Луиджи Бонависта несколько смутился при виде огромной незастеленной кровати, занимавшей большую часть со вкусом отделанной комнаты. Цветастое лоскутное одеяло было скомкано и откинуто, мятые простыни до половины сползли на пол, на них лицом вниз лежал обнаженный, поросший темными курчавыми волосами мужчина.
- Это - настройщик кроватей, - объяснила ситуацию Селестина. - Моя в последнее время стала ужасно скрипеть... - Она наклонилась и энергично затрясла распростертое тело. - Ну что, мой друг, работа закончена?
Мужчина рывком соскочил на пол, натянул штаны с лампасами, сорвал постельное белье, пихнул его в огромный саквояж и быстро скрылся за дверью.
Луиджи Бонависта стоял, деликатно отвернувшись, и делал вид, что его заинтересовала висевшая на стене старинная литография.
Она и впрямь была занятна. Скупыми емкими штрихами средневековый график изобразил закупоренный с двух сторон проходной двор и запертых в нем людей, частично потерявших свои очертания. Был среди них высокий стройный юноша, удивительно похожий на него самого, и пухловатая миловидная женщина - вылитая Селестина; стояли, обнявшись, точные копии добрейшей донны Анны и тишайшего дядюшки Лу, различались и некоторые другие лица, одни, смутно знакомые, другие, никогда не виденные.
Селестина покашляла и почихала у него за спиной, и он с усилием оторвался от картинки. Кровать была аккуратно застелена, массивный коротконогий стол манил сервировкой на две персоны.
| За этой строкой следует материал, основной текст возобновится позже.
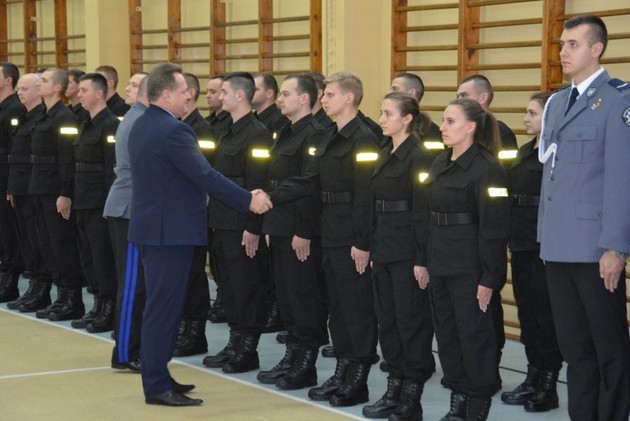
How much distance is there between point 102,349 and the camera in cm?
660

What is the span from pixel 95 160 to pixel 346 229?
249 centimetres

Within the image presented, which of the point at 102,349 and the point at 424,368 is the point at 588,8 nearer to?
the point at 424,368

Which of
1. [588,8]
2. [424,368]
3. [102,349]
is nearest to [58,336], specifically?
[102,349]

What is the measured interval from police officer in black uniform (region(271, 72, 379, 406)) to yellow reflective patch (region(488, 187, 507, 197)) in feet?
2.76

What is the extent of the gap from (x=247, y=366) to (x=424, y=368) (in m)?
1.46

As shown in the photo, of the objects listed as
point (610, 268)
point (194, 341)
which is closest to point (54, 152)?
point (194, 341)

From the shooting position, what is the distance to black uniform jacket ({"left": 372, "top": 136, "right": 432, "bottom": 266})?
16.1 feet

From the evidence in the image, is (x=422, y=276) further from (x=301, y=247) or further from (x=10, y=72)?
(x=10, y=72)

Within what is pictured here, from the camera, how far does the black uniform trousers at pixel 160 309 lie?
204 inches

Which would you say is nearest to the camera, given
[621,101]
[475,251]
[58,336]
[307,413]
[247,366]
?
[621,101]

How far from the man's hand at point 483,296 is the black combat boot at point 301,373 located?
4.47 ft

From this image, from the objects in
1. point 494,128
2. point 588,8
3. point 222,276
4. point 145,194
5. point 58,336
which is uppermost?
point 588,8

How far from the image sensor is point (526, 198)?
5.51 meters

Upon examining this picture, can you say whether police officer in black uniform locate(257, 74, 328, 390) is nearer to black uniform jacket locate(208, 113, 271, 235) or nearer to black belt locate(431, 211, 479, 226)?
black uniform jacket locate(208, 113, 271, 235)
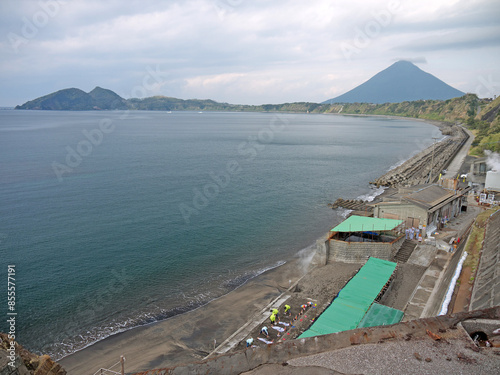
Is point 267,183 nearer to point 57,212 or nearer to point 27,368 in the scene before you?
point 57,212

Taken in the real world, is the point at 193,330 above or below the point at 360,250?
below

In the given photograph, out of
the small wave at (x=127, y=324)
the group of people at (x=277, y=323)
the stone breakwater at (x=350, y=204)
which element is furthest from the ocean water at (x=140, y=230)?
the group of people at (x=277, y=323)

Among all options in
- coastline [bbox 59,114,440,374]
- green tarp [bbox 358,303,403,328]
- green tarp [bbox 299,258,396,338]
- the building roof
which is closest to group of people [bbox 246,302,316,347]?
green tarp [bbox 299,258,396,338]

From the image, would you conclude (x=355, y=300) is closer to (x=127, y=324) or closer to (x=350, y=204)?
(x=127, y=324)

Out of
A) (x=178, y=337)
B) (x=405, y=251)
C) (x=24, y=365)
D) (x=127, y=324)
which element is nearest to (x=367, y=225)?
(x=405, y=251)

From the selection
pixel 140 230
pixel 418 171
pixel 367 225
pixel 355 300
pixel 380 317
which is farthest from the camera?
pixel 418 171

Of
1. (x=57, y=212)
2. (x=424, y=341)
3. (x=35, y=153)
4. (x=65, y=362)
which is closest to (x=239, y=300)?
(x=65, y=362)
- Не знаю, как вы, - с напором произнесла Селестина (она успела переодеться в распахивающийся домашний халатик, ее округлые формы были ничем более не стеснены и весело подрагивали в такт движениям) - но я люблю поесть на ночь...
- Разве что для блезиру, - неуверенно отозвался Луиджи Бонависта, торопливо повязывая на шею крахмальную салфетку с фамильным гербом и вышитыми по углам  вензелями.
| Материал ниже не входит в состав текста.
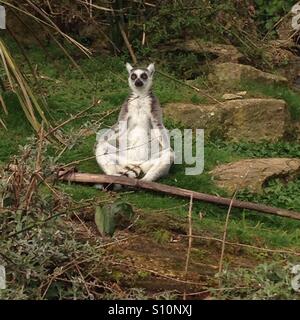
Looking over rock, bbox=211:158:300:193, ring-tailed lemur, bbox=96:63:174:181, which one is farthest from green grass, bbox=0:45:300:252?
ring-tailed lemur, bbox=96:63:174:181

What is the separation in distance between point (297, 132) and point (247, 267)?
524cm

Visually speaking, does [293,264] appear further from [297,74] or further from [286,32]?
[286,32]

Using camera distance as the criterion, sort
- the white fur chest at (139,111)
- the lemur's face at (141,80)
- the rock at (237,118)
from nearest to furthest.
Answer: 1. the white fur chest at (139,111)
2. the lemur's face at (141,80)
3. the rock at (237,118)

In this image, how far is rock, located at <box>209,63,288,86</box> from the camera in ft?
40.0

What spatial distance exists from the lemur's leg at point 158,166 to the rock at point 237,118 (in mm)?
1759

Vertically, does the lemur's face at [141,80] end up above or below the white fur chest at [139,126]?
above

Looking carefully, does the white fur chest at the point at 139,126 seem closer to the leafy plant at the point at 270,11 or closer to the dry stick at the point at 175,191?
the dry stick at the point at 175,191

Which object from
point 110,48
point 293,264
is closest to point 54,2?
point 110,48

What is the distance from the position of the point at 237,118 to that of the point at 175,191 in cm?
322

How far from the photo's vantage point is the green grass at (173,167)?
297 inches

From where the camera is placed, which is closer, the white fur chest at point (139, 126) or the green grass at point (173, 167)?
the green grass at point (173, 167)

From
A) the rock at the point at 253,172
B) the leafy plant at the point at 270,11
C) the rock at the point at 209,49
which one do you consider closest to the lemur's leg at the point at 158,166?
the rock at the point at 253,172

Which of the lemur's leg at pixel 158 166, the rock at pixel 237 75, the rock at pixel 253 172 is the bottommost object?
the rock at pixel 253 172

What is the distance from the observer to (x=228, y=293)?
17.9 ft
Селестина обвела рукой судочки и тарелочки.
- Куриных плавничков? Салатику из павлиньих глаз? Немного ядерных грибов? А может быть, носорожьих анусов в собственном соку?
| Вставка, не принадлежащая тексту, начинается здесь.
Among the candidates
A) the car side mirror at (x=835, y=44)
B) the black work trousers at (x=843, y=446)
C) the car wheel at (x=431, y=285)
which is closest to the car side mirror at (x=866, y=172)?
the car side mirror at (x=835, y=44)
Выросший на конском щавеле, Луиджи Бонависта откровенно растерялся, и Селестина для начала нацедила ему полную кружку обещанного кумыса.
- Я держу кобылиц, - с гордостью призналась она, - и сама их раздаиваю. Попробуйте, какая прелесть!
Луиджи Бонависта хватанул залпом терпкого, сразу перехватившего дыхание и ударившего в голову напитка, замычал, помотал головой и потянулся к аппетитным женским прелестям. Селестина притворно ойкнула, слегка запахнула халатик и погрозила юноше пальчиком.
- Кто плохо кушает - тот останется без сладкого! - многозначительно произнесла она, и это подействовало.
Луиджи Бонависта ел и нахваливал все подряд. Когда на столе не осталось ничего, кроме пустых посудин, он вытянул из нагрудного кармашка сигару и вопросительно посмотрел на хозяйку.
- Стол деревянный и может загореться от нечаянной искры, - вздохнула молодая вдова. - Мы можем покурить в постели. Простыни пропитаны асбестом.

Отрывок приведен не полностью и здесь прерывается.